By: David Kanter (dkanter.delete@this.realworldtech.com), May 20, 2017 7:55 am
Room: Moderated Discussions
pocak (pocak100.delete@this.gmail.com) on May 18, 2017 4:19 pm wrote:
> steve m (steve.marton.delete@this.gmail.com) on May 17, 2017 8:35 pm wrote:
> > Gabriele Svelto (gabriele.svelto.delete@this.gmail.com) on May 17, 2017 5:43 am wrote:
> > > steve m (steve.marton.delete@this.gmail.com) on May 16, 2017 11:49 am wrote:
> > > Possibly load-balancing to prevent keeping the rasterizers from being idle while the pixels in the previous
> > > tile are being shaded. If the L2 can hold two tiles at the same time then it should be fine.
> >
> > Yeah I still don't quite understand. Why not keep the same rasterizers busy filling in holes
> > for the current tile? Why dispatch pixel shaders to future tiles, and finish them, all the way
> > through ROP, when you still have holes in your earlier tile? Shouldn't your rasterizer prioritize
> > pixels in the current tile first? It seems that the rasterizer has dispatched pixel shader work
> > to future tiles before it finished dispatching the first tile. Or the work queue was not consumed
> > in the intended order (the left hand doesn't know what the right is doing?).
> >
> > The cache is a shared resource. Sure, more tiles will fit, but you don't want to thrash it
> > unnecessarily, because you'll be slowing down your texture units and everything else.
> >
> > I don't see why you would NOT want to dispatch and process all pixel work in a tile before you
> > start dispatching the next tile. If you did that, presumably the work would be done in a much
> > cleaner progression by tile, rather than what we're seeing in the video. Of course there would
> > be some bleed between tiles, but I especially don't see any reason to get more than one tile
> > ahead. I mean, the rasterizer output queue has no reason to be THAT big, does it?...
>
> The key you're missing is that ROPs are statically assigned to portions of the framebuffer in squares
> of about 8x8 pixels. One ROP/rasterizer (I'm assuming those are tied together) doesn't move on to
> the next big tile until its portion is completed in the previous; this is clear in the video.
>
> Don't think of it as ROPs sharing a pool of 512KiB of cache - think of it
> as each of four ROPs using a distinct 128KiB of cache. (example numbers)
Yes that's right. The L2 cache is partitioned across the ROPs/memory controllers and so any memory graphics buffer stored in L2 is probably also partitioned.
Anyway, I'm comfortable with the fact that I might be wrong in parts...just happy to see I got the overall analysis correct.
David
> steve m (steve.marton.delete@this.gmail.com) on May 17, 2017 8:35 pm wrote:
> > Gabriele Svelto (gabriele.svelto.delete@this.gmail.com) on May 17, 2017 5:43 am wrote:
> > > steve m (steve.marton.delete@this.gmail.com) on May 16, 2017 11:49 am wrote:
> > > Possibly load-balancing to prevent keeping the rasterizers from being idle while the pixels in the previous
> > > tile are being shaded.
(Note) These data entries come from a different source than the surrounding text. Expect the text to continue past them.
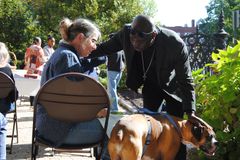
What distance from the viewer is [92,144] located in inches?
130

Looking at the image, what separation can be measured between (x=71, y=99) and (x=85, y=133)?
337 millimetres

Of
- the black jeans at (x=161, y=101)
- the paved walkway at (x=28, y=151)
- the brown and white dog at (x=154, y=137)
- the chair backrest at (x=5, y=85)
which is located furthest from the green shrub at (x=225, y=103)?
the chair backrest at (x=5, y=85)

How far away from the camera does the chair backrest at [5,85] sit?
4.62 meters

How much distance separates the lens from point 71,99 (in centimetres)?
314

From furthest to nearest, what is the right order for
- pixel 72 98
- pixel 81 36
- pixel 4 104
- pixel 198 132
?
1. pixel 4 104
2. pixel 81 36
3. pixel 72 98
4. pixel 198 132

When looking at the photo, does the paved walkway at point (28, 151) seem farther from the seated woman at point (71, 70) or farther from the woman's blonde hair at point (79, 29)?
the woman's blonde hair at point (79, 29)

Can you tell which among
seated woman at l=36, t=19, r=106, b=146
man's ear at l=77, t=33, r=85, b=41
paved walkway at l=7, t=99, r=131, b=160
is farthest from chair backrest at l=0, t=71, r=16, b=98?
man's ear at l=77, t=33, r=85, b=41

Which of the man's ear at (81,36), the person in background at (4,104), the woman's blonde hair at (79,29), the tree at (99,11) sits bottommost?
the person in background at (4,104)

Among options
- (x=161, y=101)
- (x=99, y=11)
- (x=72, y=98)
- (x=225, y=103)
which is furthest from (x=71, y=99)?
(x=99, y=11)

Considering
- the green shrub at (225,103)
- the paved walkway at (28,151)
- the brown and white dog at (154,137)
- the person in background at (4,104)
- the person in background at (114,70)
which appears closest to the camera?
the brown and white dog at (154,137)

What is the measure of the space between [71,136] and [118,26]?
15.8 metres

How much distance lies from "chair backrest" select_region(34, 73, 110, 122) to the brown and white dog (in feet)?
1.26

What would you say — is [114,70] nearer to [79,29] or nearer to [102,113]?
[79,29]

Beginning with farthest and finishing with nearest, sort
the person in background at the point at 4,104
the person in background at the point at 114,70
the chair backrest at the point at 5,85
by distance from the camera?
the person in background at the point at 114,70 → the chair backrest at the point at 5,85 → the person in background at the point at 4,104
If the L2 can hold two tiles at the same time then it should be fine.
> >
> > Yeah I still don't quite understand. Why not keep the same rasterizers busy filling in holes
> > for the current tile? Why dispatch pixel shaders to future tiles, and finish them, all the way
> > through ROP, when you still have holes in your earlier tile? Shouldn't your rasterizer prioritize
> > pixels in the current tile first? It seems that the rasterizer has dispatched pixel shader work
> > to future tiles before it finished dispatching the first tile. Or the work queue was not consumed
> > in the intended order (the left hand doesn't know what the right is doing?).
> >
> > The cache is a shared resource. Sure, more tiles will fit, but you don't want to thrash it
> > unnecessarily, because you'll be slowing down your texture units and everything else.
> >
> > I don't see why you would NOT want to dispatch and process all pixel work in a tile before you
> > start dispatching the next tile. If you did that, presumably the work would be done in a much
> > cleaner progression by tile, rather than what we're seeing in the video. Of course there would
> > be some bleed between tiles, but I especially don't see any reason to get more than one tile
> > ahead. I mean, the rasterizer output queue has no reason to be THAT big, does it?...
>
> The key you're missing is that ROPs are statically assigned to portions of the framebuffer in squares
> of about 8x8 pixels. One ROP/rasterizer (I'm assuming those are tied together) doesn't move on to
> the next big tile until its portion is completed in the previous; this is clear in the video.
>
> Don't think of it as ROPs sharing a pool of 512KiB of cache - think of it
> as each of four ROPs using a distinct 128KiB of cache. (example numbers)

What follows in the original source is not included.